(SELECTED EXTRACT)
BEGIN

Head of Audi India Balbir Singh Dhillon on dealing with the pandemic and other challenges, and the company's EV strategy

Published: May 5, 2022 06:13:18 PM IST
Updated: May 5, 2022 06:30:12 PM IST

In four to five years, 15% of our volumes to be fully electric cars: Audi India headBalbir Singh Dhillon, Head of Audi India

With a spate of nine launches in 2021, which included five electric cars, Audi India clocked 101 percent growth over 2020. In an interview with Forbes India, Balbir Singh Dhillon, head, Audi India, speaks about the luxury car market in India and how the company is eyeing a double-digit growth despite the current challenges. Edited excerpts:

Q. How did the slew of launches and the massive growth come about?

India moved from BS4 to BS6 from April 1, 2020. That was [also] the time we decided that instead of selling petrol and diesel cars, we will move towards petrol and electric cars. So we needed to do a lot of homologation work, which takes about 7-9 months for each of the cars. Unfortunately, because of the pandemic, some of the projects to be launched in 2020 got delayed to 2021. We launched one of our very successful cars, Audi Q5, toward the end of 2021, so we will get a full year of sales. We just launched the Q7, and a couple of more models are to be launched. We believe we will be growing double-digit this year.

Q. What is your EV strategy?
The vision is that Audi globally has decided to be a fully electric car company by 2033. And from 2026 onward, all the new launches will be electric. Of course, whatever gets launched in 2025 will be sold till 2033. In the next four to five years, we're looking at about 15 percent of our volumes to be fully electric cars.
 
Q. How did you deal with challenges in the pandemic?
The most important thing for us was people, so it was whatever support we could give our people, customers, stakeholders, everybody. We also made a lot of investment in digital, so, if the customer was spending, say, 40 percent of his time before buying a car on digital medium, and 60 percent going to the showroom interacting, it reversed. Now we have end-to-end, from inquiry to booking to payment, to service, everything online.

Q. What are the challenges arising out of current situations?

The pandemic, followed by the semiconductor shortage, then the Ukraine-Russia war, massive lockdown in Shanghai impacted our supply chains. Then we have challenges related to shipping. So these are unpredictable times where it is almost impossible to give a long-term vision. We are living by the week, we are in touch with the headquarters about how many cars we’re able to produce. Visibility is the most difficult part.

Q. In what ways is the Indian luxury cars market different from the global market?
India is a market that has a lot of potential. We sell about 3 million cars every year of which about 1 percent is luxury cars. The luxury segment in other markets ranges between 5 percent and 25 percent depending upon the country. So even if the 1 percent we have in India becomes 2 percent, it doubles the industry. At this point, there are restrictions like high taxations, but over a period of time when the taxations get relaxed, there’ll be a big boom.

END

Transcribe word for word the part of the Audi India interview that opens with "Q. What are" and closes with "most difficult part.".

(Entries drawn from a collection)

BEGIN

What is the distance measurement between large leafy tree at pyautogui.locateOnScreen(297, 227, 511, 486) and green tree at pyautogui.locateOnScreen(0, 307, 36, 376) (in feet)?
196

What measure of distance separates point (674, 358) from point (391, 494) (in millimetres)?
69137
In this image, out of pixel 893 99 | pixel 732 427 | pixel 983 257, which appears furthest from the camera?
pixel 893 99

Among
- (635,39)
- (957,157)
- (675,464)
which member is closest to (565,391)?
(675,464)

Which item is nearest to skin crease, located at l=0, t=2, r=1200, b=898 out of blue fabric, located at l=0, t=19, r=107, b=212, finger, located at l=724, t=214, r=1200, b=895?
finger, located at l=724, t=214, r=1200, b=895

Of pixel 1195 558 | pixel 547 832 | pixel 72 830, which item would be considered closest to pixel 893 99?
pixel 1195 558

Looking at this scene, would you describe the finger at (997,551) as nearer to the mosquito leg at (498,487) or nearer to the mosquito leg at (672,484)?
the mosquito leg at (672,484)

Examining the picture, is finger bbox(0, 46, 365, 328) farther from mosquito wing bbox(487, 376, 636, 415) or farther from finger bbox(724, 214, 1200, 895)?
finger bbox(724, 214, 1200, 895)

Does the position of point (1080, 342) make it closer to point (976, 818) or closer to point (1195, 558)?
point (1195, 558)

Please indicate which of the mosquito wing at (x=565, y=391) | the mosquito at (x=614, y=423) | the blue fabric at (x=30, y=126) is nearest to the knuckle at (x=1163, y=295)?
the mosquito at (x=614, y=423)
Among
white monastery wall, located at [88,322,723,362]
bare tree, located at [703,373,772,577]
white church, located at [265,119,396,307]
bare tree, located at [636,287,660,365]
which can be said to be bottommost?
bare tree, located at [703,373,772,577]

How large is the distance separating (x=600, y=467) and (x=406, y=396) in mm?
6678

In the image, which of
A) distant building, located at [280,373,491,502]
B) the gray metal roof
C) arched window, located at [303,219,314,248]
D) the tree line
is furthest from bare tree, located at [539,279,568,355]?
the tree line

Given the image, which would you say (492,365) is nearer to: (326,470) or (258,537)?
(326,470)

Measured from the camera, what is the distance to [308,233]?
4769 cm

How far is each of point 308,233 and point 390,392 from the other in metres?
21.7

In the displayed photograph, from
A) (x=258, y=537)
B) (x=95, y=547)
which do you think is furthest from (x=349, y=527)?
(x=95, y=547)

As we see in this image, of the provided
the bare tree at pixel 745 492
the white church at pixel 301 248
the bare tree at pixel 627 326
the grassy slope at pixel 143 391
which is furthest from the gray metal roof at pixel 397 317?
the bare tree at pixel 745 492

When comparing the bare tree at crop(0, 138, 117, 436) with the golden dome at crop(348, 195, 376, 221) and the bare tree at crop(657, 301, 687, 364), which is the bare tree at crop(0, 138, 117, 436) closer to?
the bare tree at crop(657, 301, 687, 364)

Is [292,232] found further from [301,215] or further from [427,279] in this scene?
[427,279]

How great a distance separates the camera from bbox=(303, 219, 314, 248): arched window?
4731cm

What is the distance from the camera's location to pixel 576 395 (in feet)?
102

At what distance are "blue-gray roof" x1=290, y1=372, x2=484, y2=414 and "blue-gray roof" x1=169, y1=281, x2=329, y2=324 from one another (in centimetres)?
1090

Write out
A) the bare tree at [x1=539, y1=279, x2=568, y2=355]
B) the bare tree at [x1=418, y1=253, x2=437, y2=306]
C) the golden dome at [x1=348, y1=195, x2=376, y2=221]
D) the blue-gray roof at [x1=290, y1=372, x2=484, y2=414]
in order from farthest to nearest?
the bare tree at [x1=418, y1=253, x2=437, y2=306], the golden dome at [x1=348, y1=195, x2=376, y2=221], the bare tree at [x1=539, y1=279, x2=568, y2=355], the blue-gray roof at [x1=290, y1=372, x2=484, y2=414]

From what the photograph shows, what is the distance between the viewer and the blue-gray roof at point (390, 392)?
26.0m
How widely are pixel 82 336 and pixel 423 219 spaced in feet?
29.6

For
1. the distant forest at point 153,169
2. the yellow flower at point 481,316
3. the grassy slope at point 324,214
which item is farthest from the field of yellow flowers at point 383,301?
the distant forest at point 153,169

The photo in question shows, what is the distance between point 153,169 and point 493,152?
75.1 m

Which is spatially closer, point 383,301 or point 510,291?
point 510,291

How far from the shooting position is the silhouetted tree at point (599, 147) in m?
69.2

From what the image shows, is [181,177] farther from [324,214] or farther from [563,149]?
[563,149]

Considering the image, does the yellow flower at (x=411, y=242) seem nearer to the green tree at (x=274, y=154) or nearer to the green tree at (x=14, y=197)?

END

(SOLUTION)
Q. What are the challenges arising out of current situations?

The pandemic, followed by the semiconductor shortage, then the Ukraine-Russia war, massive lockdown in Shanghai impacted our supply chains. Then we have challenges related to shipping. So these are unpredictable times where it is almost impossible to give a long-term vision. We are living by the week, we are in touch with the headquarters about how many cars we’re able to produce. Visibility is the most difficult part.